→ Selected excerpt:
* * * *

Does ct->ct_lock require here?  We lock ct->ct_lock in conn_update_expiration__


> +{
> +    struct timeout_policy *tp;
> +    uint32_t val;
> +
> +    tp = timeout_policy_lookup(ct, conn->tp_id);
> +    if (tp) {
> +        val = tp->policy.attrs[tm_to_ct_dpif_tp(tm)];
> +    } else {
> +        val = ct_dpif_timeout_value_def[tm_to_ct_dpif_tp(tm)];
> +    }
> +    VLOG_DBG_RL(&rl, "Update timeout %s with policy id=%d val=%u sec.",
> +                ct_timeout_str[tm], conn->tp_id, val);

Should we include the zone id here and in the conn_init_expiration()?

> +
> +    conn_update_expiration__(ct, conn, tm, now, val);
> +}
> +
> +static void
> +conn_init_expiration__(struct conntrack *ct, struct conn *conn,
> +                       enum ct_timeout tm, long long now,
> +                       uint32_t tp_value)
> +{
> +    conn->expiration = now + tp_value * 1000;
> +    ovs_list_push_back(&ct->exp_lists[tm], &conn->exp_node);
> +}
> +
> +/* ct_lock must be held. */
> +void
> +conn_init_expiration(struct conntrack *ct, struct conn *conn,
> +                     enum ct_timeout tm, long long now)
> +    OVS_REQUIRES(ct->ct_lock)
> +{
> +    struct timeout_policy *tp;
> +    uint32_t val;
> +
> +    tp = timeout_policy_lookup(ct, conn->tp_id);
> +    if (tp) {
> +        val = tp->policy.attrs[tm_to_ct_dpif_tp(tm)];
> +    } else {
> +        val = ct_dpif_timeout_value_def[tm_to_ct_dpif_tp(tm)];
> +    }
> +    VLOG_DBG_RL(&rl, "Init timeout %s with policy id=%d val=%u sec.",
> +                ct_timeout_str[tm], conn->tp_id, val);
> +
> +    conn_init_expiration__(ct, conn, tm, now, val);
> +}


> --- a/lib/conntrack.c
> +++ b/lib/conntrack.c
> @@ -25,6 +25,7 @@
>  #include "bitmap.h"

* * * *

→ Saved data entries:
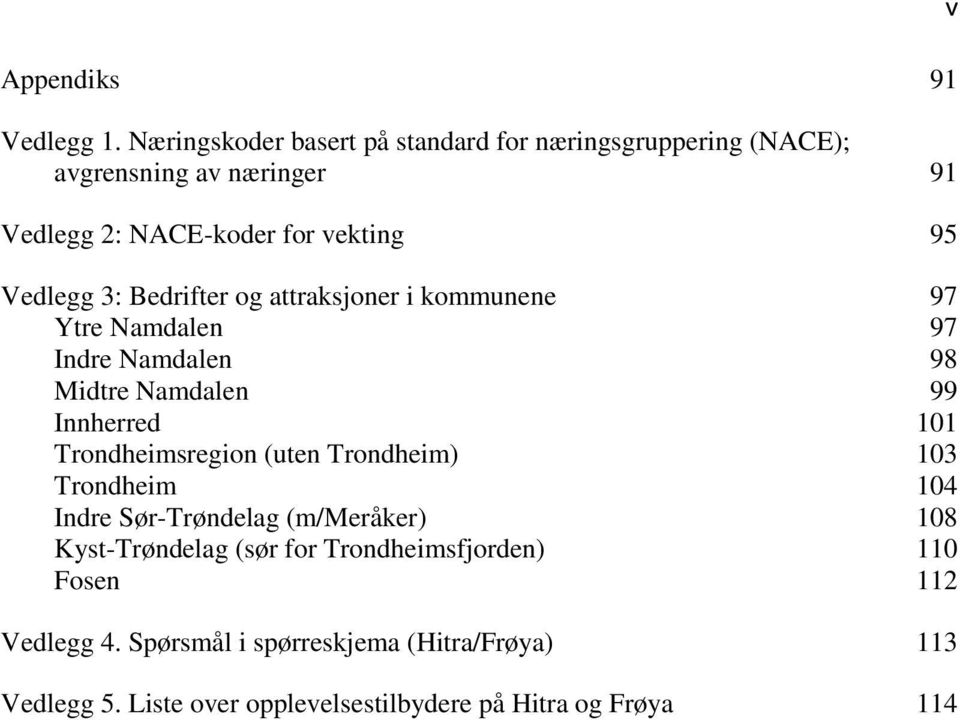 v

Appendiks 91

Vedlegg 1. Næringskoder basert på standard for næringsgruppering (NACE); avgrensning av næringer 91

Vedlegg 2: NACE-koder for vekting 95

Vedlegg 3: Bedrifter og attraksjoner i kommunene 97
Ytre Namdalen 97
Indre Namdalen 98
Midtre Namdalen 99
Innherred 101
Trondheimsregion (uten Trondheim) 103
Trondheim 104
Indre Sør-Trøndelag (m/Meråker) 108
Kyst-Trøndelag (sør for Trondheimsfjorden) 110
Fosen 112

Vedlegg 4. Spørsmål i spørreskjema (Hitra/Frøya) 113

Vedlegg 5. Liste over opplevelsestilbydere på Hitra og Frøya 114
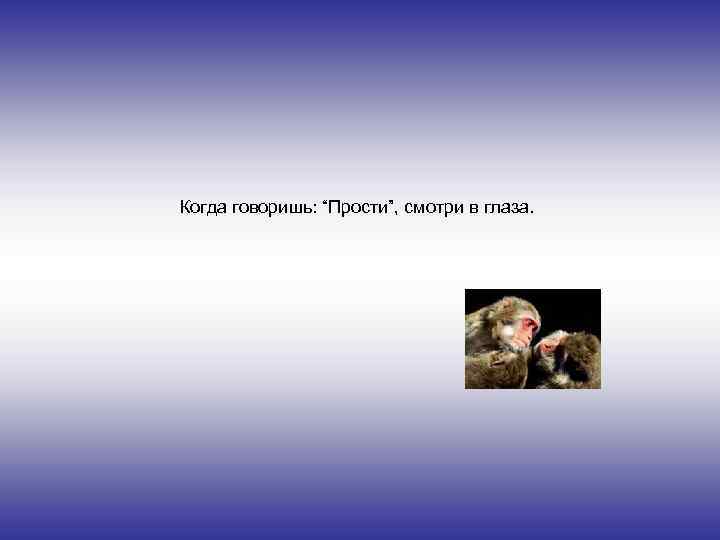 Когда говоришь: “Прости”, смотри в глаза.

* * * *

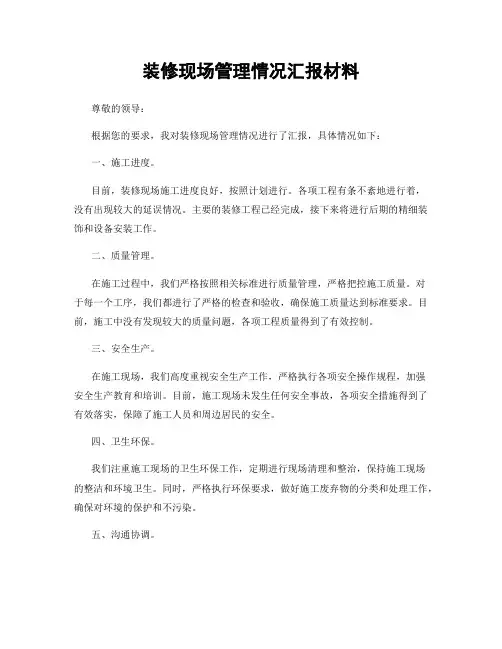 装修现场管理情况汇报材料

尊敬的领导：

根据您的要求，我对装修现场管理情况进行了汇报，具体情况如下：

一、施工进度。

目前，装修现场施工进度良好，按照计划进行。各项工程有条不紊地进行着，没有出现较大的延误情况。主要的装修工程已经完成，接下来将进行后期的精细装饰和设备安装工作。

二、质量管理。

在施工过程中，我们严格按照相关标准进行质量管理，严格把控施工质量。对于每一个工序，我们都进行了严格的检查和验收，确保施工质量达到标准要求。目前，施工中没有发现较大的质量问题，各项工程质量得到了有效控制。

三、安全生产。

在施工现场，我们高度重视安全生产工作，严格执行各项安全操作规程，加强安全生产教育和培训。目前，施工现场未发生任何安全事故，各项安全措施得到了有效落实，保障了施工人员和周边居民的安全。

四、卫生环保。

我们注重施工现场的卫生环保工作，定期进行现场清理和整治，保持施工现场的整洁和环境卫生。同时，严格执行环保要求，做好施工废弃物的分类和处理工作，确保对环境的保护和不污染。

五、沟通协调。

* * * *

→ Questions on the material:
**A.** In the code review excerpt, why does the reviewer ask whether ct->ct_lock is required at the point in question?
**B.** According to the code review excerpt, where does conn_init_expiration take val from when timeout_policy_lookup returns no policy?
None of these entries matter for the work here.

→ Answers by task:
**A.** The reviewer notes that ct->ct_lock is already locked in conn_update_expiration__.

**B.** It takes val from the default table, ct_dpif_timeout_value_def[tm_to_ct_dpif_tp(tm)].